Applicants will still be required to present an accepted photo ID. The City is committed to protecting the privacy and confidentiality of all IDNYC cardholders and applicants. New Yorkers applying for their IDNYC are advised to bring all of the necessary documentation to prove identity and residency. This new tech update will help more New Yorkers become proud IDNYC cardholders and continues the program’s progress as an ID card for the 21st century.
For more information on eligibility criteria, benefits, enrollment centers across the five boroughs and more, applicants can visit NYC.gov/IDNYC or call 311. Information on the final rule change that enabled the IDNYC program to complete these updates is available here.
“Our kids are our future, and now even more of them can have an IDNYC,” said J. Phillip Thompson, Deputy Mayor for Strategic Policy Initiatives. “By bringing the youth in and upgrading our back-end tech, IDNYC is better than ever and I encourage all New Yorkers to apply.”
“IDNYC’s accessibility has been key to its success from the very start, and these updates continue our forward momentum,” said Bitta Mostofi, Commissioner of the Mayor's Office of Immigrant Affairs. “More New Yorkers, regardless of immigration status, will be able to demonstrate eligibility for their IDNYC card, opening doors throughout the five boroughs.

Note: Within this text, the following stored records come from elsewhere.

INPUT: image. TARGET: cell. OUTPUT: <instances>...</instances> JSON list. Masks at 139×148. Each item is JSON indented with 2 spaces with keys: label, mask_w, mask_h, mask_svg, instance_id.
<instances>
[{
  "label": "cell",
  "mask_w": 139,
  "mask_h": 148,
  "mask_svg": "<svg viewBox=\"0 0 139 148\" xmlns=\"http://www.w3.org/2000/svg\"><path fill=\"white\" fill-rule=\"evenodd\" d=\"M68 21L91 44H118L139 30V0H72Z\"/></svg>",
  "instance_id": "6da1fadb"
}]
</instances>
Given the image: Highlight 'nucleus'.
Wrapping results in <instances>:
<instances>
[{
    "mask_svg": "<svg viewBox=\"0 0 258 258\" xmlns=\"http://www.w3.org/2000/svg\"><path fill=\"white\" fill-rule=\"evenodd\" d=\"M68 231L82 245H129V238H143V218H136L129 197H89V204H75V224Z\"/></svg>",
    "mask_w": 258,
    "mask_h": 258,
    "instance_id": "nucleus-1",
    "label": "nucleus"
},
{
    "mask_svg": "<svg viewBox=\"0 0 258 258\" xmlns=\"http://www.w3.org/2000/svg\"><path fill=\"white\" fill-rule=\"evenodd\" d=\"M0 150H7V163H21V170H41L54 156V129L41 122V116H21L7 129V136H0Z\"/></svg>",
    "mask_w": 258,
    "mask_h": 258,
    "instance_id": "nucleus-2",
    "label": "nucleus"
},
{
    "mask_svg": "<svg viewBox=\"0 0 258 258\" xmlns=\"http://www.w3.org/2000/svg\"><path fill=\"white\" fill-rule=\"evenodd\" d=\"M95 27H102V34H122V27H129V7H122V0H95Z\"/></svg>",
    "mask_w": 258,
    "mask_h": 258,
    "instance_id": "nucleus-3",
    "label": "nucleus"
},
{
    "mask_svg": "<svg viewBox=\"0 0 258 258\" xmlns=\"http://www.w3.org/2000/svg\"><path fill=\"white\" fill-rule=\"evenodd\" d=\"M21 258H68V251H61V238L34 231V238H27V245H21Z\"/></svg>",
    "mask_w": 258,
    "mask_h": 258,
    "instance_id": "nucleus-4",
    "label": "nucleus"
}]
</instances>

We look forward to continuing to work across NYC’s communities and with our sister agencies so that more New Yorkers can proudly carry their own IDNYC.”

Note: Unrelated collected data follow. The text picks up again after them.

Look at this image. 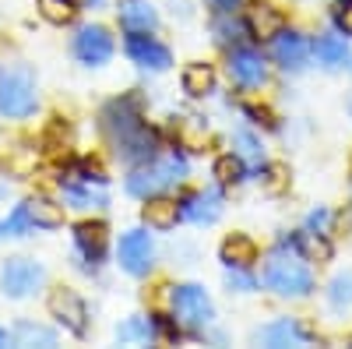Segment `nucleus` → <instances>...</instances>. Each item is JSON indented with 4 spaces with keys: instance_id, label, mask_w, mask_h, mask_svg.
I'll use <instances>...</instances> for the list:
<instances>
[{
    "instance_id": "obj_36",
    "label": "nucleus",
    "mask_w": 352,
    "mask_h": 349,
    "mask_svg": "<svg viewBox=\"0 0 352 349\" xmlns=\"http://www.w3.org/2000/svg\"><path fill=\"white\" fill-rule=\"evenodd\" d=\"M8 198V187H0V201H4Z\"/></svg>"
},
{
    "instance_id": "obj_26",
    "label": "nucleus",
    "mask_w": 352,
    "mask_h": 349,
    "mask_svg": "<svg viewBox=\"0 0 352 349\" xmlns=\"http://www.w3.org/2000/svg\"><path fill=\"white\" fill-rule=\"evenodd\" d=\"M39 11L53 25H71L74 14H78V8L71 4V0H39Z\"/></svg>"
},
{
    "instance_id": "obj_25",
    "label": "nucleus",
    "mask_w": 352,
    "mask_h": 349,
    "mask_svg": "<svg viewBox=\"0 0 352 349\" xmlns=\"http://www.w3.org/2000/svg\"><path fill=\"white\" fill-rule=\"evenodd\" d=\"M116 339L120 342H152L155 325L148 321V317H131V321H124L120 328H116Z\"/></svg>"
},
{
    "instance_id": "obj_23",
    "label": "nucleus",
    "mask_w": 352,
    "mask_h": 349,
    "mask_svg": "<svg viewBox=\"0 0 352 349\" xmlns=\"http://www.w3.org/2000/svg\"><path fill=\"white\" fill-rule=\"evenodd\" d=\"M184 89H187L190 96H208V92L215 89V71H212L208 64H190V67L184 71Z\"/></svg>"
},
{
    "instance_id": "obj_32",
    "label": "nucleus",
    "mask_w": 352,
    "mask_h": 349,
    "mask_svg": "<svg viewBox=\"0 0 352 349\" xmlns=\"http://www.w3.org/2000/svg\"><path fill=\"white\" fill-rule=\"evenodd\" d=\"M229 286H236V289H243V293H247V289H254V279L243 275L240 268H229Z\"/></svg>"
},
{
    "instance_id": "obj_7",
    "label": "nucleus",
    "mask_w": 352,
    "mask_h": 349,
    "mask_svg": "<svg viewBox=\"0 0 352 349\" xmlns=\"http://www.w3.org/2000/svg\"><path fill=\"white\" fill-rule=\"evenodd\" d=\"M74 56L81 64H106L113 56V36L106 32L102 25H85L81 32L74 36Z\"/></svg>"
},
{
    "instance_id": "obj_35",
    "label": "nucleus",
    "mask_w": 352,
    "mask_h": 349,
    "mask_svg": "<svg viewBox=\"0 0 352 349\" xmlns=\"http://www.w3.org/2000/svg\"><path fill=\"white\" fill-rule=\"evenodd\" d=\"M14 342V332H4V328H0V346H11Z\"/></svg>"
},
{
    "instance_id": "obj_30",
    "label": "nucleus",
    "mask_w": 352,
    "mask_h": 349,
    "mask_svg": "<svg viewBox=\"0 0 352 349\" xmlns=\"http://www.w3.org/2000/svg\"><path fill=\"white\" fill-rule=\"evenodd\" d=\"M215 36H219V43H226V46H236V43L247 39V28H243L240 21L222 18V21H215Z\"/></svg>"
},
{
    "instance_id": "obj_29",
    "label": "nucleus",
    "mask_w": 352,
    "mask_h": 349,
    "mask_svg": "<svg viewBox=\"0 0 352 349\" xmlns=\"http://www.w3.org/2000/svg\"><path fill=\"white\" fill-rule=\"evenodd\" d=\"M296 244H300L310 257H317V261H328V257H331V247H328V240H320V233H300Z\"/></svg>"
},
{
    "instance_id": "obj_27",
    "label": "nucleus",
    "mask_w": 352,
    "mask_h": 349,
    "mask_svg": "<svg viewBox=\"0 0 352 349\" xmlns=\"http://www.w3.org/2000/svg\"><path fill=\"white\" fill-rule=\"evenodd\" d=\"M215 177H219L222 184H240V180L247 177V166H243L240 156H222V159L215 162Z\"/></svg>"
},
{
    "instance_id": "obj_19",
    "label": "nucleus",
    "mask_w": 352,
    "mask_h": 349,
    "mask_svg": "<svg viewBox=\"0 0 352 349\" xmlns=\"http://www.w3.org/2000/svg\"><path fill=\"white\" fill-rule=\"evenodd\" d=\"M148 205H144V222H148L152 229H173L176 226V219H180V205L176 201H169V198H144Z\"/></svg>"
},
{
    "instance_id": "obj_3",
    "label": "nucleus",
    "mask_w": 352,
    "mask_h": 349,
    "mask_svg": "<svg viewBox=\"0 0 352 349\" xmlns=\"http://www.w3.org/2000/svg\"><path fill=\"white\" fill-rule=\"evenodd\" d=\"M264 282H268L278 297H307L310 289H314V275L303 265V257L300 254H285V251H278L268 261Z\"/></svg>"
},
{
    "instance_id": "obj_4",
    "label": "nucleus",
    "mask_w": 352,
    "mask_h": 349,
    "mask_svg": "<svg viewBox=\"0 0 352 349\" xmlns=\"http://www.w3.org/2000/svg\"><path fill=\"white\" fill-rule=\"evenodd\" d=\"M36 109V81L28 67H4L0 71V113L28 116Z\"/></svg>"
},
{
    "instance_id": "obj_11",
    "label": "nucleus",
    "mask_w": 352,
    "mask_h": 349,
    "mask_svg": "<svg viewBox=\"0 0 352 349\" xmlns=\"http://www.w3.org/2000/svg\"><path fill=\"white\" fill-rule=\"evenodd\" d=\"M180 215L190 219L194 226H212L222 215V194L219 191H201V194L187 198L180 205Z\"/></svg>"
},
{
    "instance_id": "obj_9",
    "label": "nucleus",
    "mask_w": 352,
    "mask_h": 349,
    "mask_svg": "<svg viewBox=\"0 0 352 349\" xmlns=\"http://www.w3.org/2000/svg\"><path fill=\"white\" fill-rule=\"evenodd\" d=\"M50 310H53L56 321L67 325L74 335H85L88 310H85V304H81V297L74 293V289H53V293H50Z\"/></svg>"
},
{
    "instance_id": "obj_2",
    "label": "nucleus",
    "mask_w": 352,
    "mask_h": 349,
    "mask_svg": "<svg viewBox=\"0 0 352 349\" xmlns=\"http://www.w3.org/2000/svg\"><path fill=\"white\" fill-rule=\"evenodd\" d=\"M187 177V162L180 156H162V159H148V162H138L134 173L127 177V191L134 198H152L173 184H180Z\"/></svg>"
},
{
    "instance_id": "obj_24",
    "label": "nucleus",
    "mask_w": 352,
    "mask_h": 349,
    "mask_svg": "<svg viewBox=\"0 0 352 349\" xmlns=\"http://www.w3.org/2000/svg\"><path fill=\"white\" fill-rule=\"evenodd\" d=\"M14 342L18 346H56V335L50 332V328H43V325H32V321H21L18 328H14Z\"/></svg>"
},
{
    "instance_id": "obj_1",
    "label": "nucleus",
    "mask_w": 352,
    "mask_h": 349,
    "mask_svg": "<svg viewBox=\"0 0 352 349\" xmlns=\"http://www.w3.org/2000/svg\"><path fill=\"white\" fill-rule=\"evenodd\" d=\"M102 131L109 138V145L120 152L127 162H148L155 156V134L144 127V120L138 116L131 99H116L106 106L102 113Z\"/></svg>"
},
{
    "instance_id": "obj_28",
    "label": "nucleus",
    "mask_w": 352,
    "mask_h": 349,
    "mask_svg": "<svg viewBox=\"0 0 352 349\" xmlns=\"http://www.w3.org/2000/svg\"><path fill=\"white\" fill-rule=\"evenodd\" d=\"M328 297H331V304H335V307H352V272H345V275H335V279H331Z\"/></svg>"
},
{
    "instance_id": "obj_31",
    "label": "nucleus",
    "mask_w": 352,
    "mask_h": 349,
    "mask_svg": "<svg viewBox=\"0 0 352 349\" xmlns=\"http://www.w3.org/2000/svg\"><path fill=\"white\" fill-rule=\"evenodd\" d=\"M236 145H240V159H250V162L261 166V149L250 134H236Z\"/></svg>"
},
{
    "instance_id": "obj_13",
    "label": "nucleus",
    "mask_w": 352,
    "mask_h": 349,
    "mask_svg": "<svg viewBox=\"0 0 352 349\" xmlns=\"http://www.w3.org/2000/svg\"><path fill=\"white\" fill-rule=\"evenodd\" d=\"M307 53H310V46L303 43V36H296V32H278L275 36V61L285 71H303Z\"/></svg>"
},
{
    "instance_id": "obj_14",
    "label": "nucleus",
    "mask_w": 352,
    "mask_h": 349,
    "mask_svg": "<svg viewBox=\"0 0 352 349\" xmlns=\"http://www.w3.org/2000/svg\"><path fill=\"white\" fill-rule=\"evenodd\" d=\"M120 25L127 32H152L159 25V14L148 0H120Z\"/></svg>"
},
{
    "instance_id": "obj_6",
    "label": "nucleus",
    "mask_w": 352,
    "mask_h": 349,
    "mask_svg": "<svg viewBox=\"0 0 352 349\" xmlns=\"http://www.w3.org/2000/svg\"><path fill=\"white\" fill-rule=\"evenodd\" d=\"M43 282V268L36 265V261H28V257H14L4 265V272H0V286H4V293L21 300L28 297L32 289Z\"/></svg>"
},
{
    "instance_id": "obj_21",
    "label": "nucleus",
    "mask_w": 352,
    "mask_h": 349,
    "mask_svg": "<svg viewBox=\"0 0 352 349\" xmlns=\"http://www.w3.org/2000/svg\"><path fill=\"white\" fill-rule=\"evenodd\" d=\"M60 191H64V201H71L74 209H102L106 205V194L102 191H92V180H88V184L67 180Z\"/></svg>"
},
{
    "instance_id": "obj_34",
    "label": "nucleus",
    "mask_w": 352,
    "mask_h": 349,
    "mask_svg": "<svg viewBox=\"0 0 352 349\" xmlns=\"http://www.w3.org/2000/svg\"><path fill=\"white\" fill-rule=\"evenodd\" d=\"M335 18H338V28H342V32H345V36H352V4H349V8H342Z\"/></svg>"
},
{
    "instance_id": "obj_12",
    "label": "nucleus",
    "mask_w": 352,
    "mask_h": 349,
    "mask_svg": "<svg viewBox=\"0 0 352 349\" xmlns=\"http://www.w3.org/2000/svg\"><path fill=\"white\" fill-rule=\"evenodd\" d=\"M74 244H78V251L96 265V261H102V254H106L109 229H106L102 222H81V226H74Z\"/></svg>"
},
{
    "instance_id": "obj_39",
    "label": "nucleus",
    "mask_w": 352,
    "mask_h": 349,
    "mask_svg": "<svg viewBox=\"0 0 352 349\" xmlns=\"http://www.w3.org/2000/svg\"><path fill=\"white\" fill-rule=\"evenodd\" d=\"M349 109H352V103H349Z\"/></svg>"
},
{
    "instance_id": "obj_10",
    "label": "nucleus",
    "mask_w": 352,
    "mask_h": 349,
    "mask_svg": "<svg viewBox=\"0 0 352 349\" xmlns=\"http://www.w3.org/2000/svg\"><path fill=\"white\" fill-rule=\"evenodd\" d=\"M127 53H131V61H134V64L152 67V71H166V67L173 64L169 50H166L162 43H155L152 36H141V32H134V36L127 39Z\"/></svg>"
},
{
    "instance_id": "obj_16",
    "label": "nucleus",
    "mask_w": 352,
    "mask_h": 349,
    "mask_svg": "<svg viewBox=\"0 0 352 349\" xmlns=\"http://www.w3.org/2000/svg\"><path fill=\"white\" fill-rule=\"evenodd\" d=\"M229 71L232 78H236L240 85H247V89H257V85H264V64L261 56L250 53V50H236L229 56Z\"/></svg>"
},
{
    "instance_id": "obj_20",
    "label": "nucleus",
    "mask_w": 352,
    "mask_h": 349,
    "mask_svg": "<svg viewBox=\"0 0 352 349\" xmlns=\"http://www.w3.org/2000/svg\"><path fill=\"white\" fill-rule=\"evenodd\" d=\"M250 32L254 39H272L282 32V14L268 4H254L250 8Z\"/></svg>"
},
{
    "instance_id": "obj_8",
    "label": "nucleus",
    "mask_w": 352,
    "mask_h": 349,
    "mask_svg": "<svg viewBox=\"0 0 352 349\" xmlns=\"http://www.w3.org/2000/svg\"><path fill=\"white\" fill-rule=\"evenodd\" d=\"M152 257H155V247L148 240V233H127V237L120 240V265L131 272V275H144L152 268Z\"/></svg>"
},
{
    "instance_id": "obj_18",
    "label": "nucleus",
    "mask_w": 352,
    "mask_h": 349,
    "mask_svg": "<svg viewBox=\"0 0 352 349\" xmlns=\"http://www.w3.org/2000/svg\"><path fill=\"white\" fill-rule=\"evenodd\" d=\"M25 219L39 226V229H56V226H64V209L60 205H53L50 198H28L25 205H21Z\"/></svg>"
},
{
    "instance_id": "obj_38",
    "label": "nucleus",
    "mask_w": 352,
    "mask_h": 349,
    "mask_svg": "<svg viewBox=\"0 0 352 349\" xmlns=\"http://www.w3.org/2000/svg\"><path fill=\"white\" fill-rule=\"evenodd\" d=\"M71 4H78V0H71Z\"/></svg>"
},
{
    "instance_id": "obj_5",
    "label": "nucleus",
    "mask_w": 352,
    "mask_h": 349,
    "mask_svg": "<svg viewBox=\"0 0 352 349\" xmlns=\"http://www.w3.org/2000/svg\"><path fill=\"white\" fill-rule=\"evenodd\" d=\"M212 300L201 286H180L173 293V317L180 321L184 328H204L212 321Z\"/></svg>"
},
{
    "instance_id": "obj_33",
    "label": "nucleus",
    "mask_w": 352,
    "mask_h": 349,
    "mask_svg": "<svg viewBox=\"0 0 352 349\" xmlns=\"http://www.w3.org/2000/svg\"><path fill=\"white\" fill-rule=\"evenodd\" d=\"M204 4H208L215 14H232V11L240 8V0H204Z\"/></svg>"
},
{
    "instance_id": "obj_17",
    "label": "nucleus",
    "mask_w": 352,
    "mask_h": 349,
    "mask_svg": "<svg viewBox=\"0 0 352 349\" xmlns=\"http://www.w3.org/2000/svg\"><path fill=\"white\" fill-rule=\"evenodd\" d=\"M222 261L229 268H250L257 261V244L243 233H232V237L222 240Z\"/></svg>"
},
{
    "instance_id": "obj_22",
    "label": "nucleus",
    "mask_w": 352,
    "mask_h": 349,
    "mask_svg": "<svg viewBox=\"0 0 352 349\" xmlns=\"http://www.w3.org/2000/svg\"><path fill=\"white\" fill-rule=\"evenodd\" d=\"M314 53H317V61L324 64V67H342V64L349 61V46H345V39H338V36H320V39L314 43Z\"/></svg>"
},
{
    "instance_id": "obj_37",
    "label": "nucleus",
    "mask_w": 352,
    "mask_h": 349,
    "mask_svg": "<svg viewBox=\"0 0 352 349\" xmlns=\"http://www.w3.org/2000/svg\"><path fill=\"white\" fill-rule=\"evenodd\" d=\"M92 4H102V0H92Z\"/></svg>"
},
{
    "instance_id": "obj_15",
    "label": "nucleus",
    "mask_w": 352,
    "mask_h": 349,
    "mask_svg": "<svg viewBox=\"0 0 352 349\" xmlns=\"http://www.w3.org/2000/svg\"><path fill=\"white\" fill-rule=\"evenodd\" d=\"M257 342L264 346H307V332L296 325V321H289V317H282V321H272V325H264L257 332Z\"/></svg>"
}]
</instances>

“IDNYC is the most successful municipal ID program in the nation and now even more New Yorkers will be eligible to get the card and all the benefits that come with it,” said Department of Social Services Commissioner Steven Banks. “We are proud to help make it easier for families and individuals to get the convenience and security of an official ID card that also provides access to services and to some of the most important cultural institutions in New York City.”
“With access to IDNYC at a younger age, the City is empowering more young people to engage in educational and culturally enriching opportunities across New York,” said Schools Chancellor Richard A. Carranza. “Free memberships to places like museums and theaters can be transformative experiences for students and their families, and I’m thrilled the City is expanding this critical program.”
“IDNYC is a safe, reliable form of identification which offers opportunities for all New Yorkers, particularly for low-income and vulnerable populations, like those who rely on NYCHA for housing,” said NYCHA Interim Chair and CEO Stanley Brezenoff. “Expanding IDNYC to more New Yorkers is a great way to introduce our younger residents to New York City’s premier cultural institutions.”
The last comment by the Interim NYCHA Chair leads us to believe this is so children in the dilapidated NYCHA housing units will spend more time outside their apartments, and not be exposed to elements that have continued to be hazards which have not been fixed.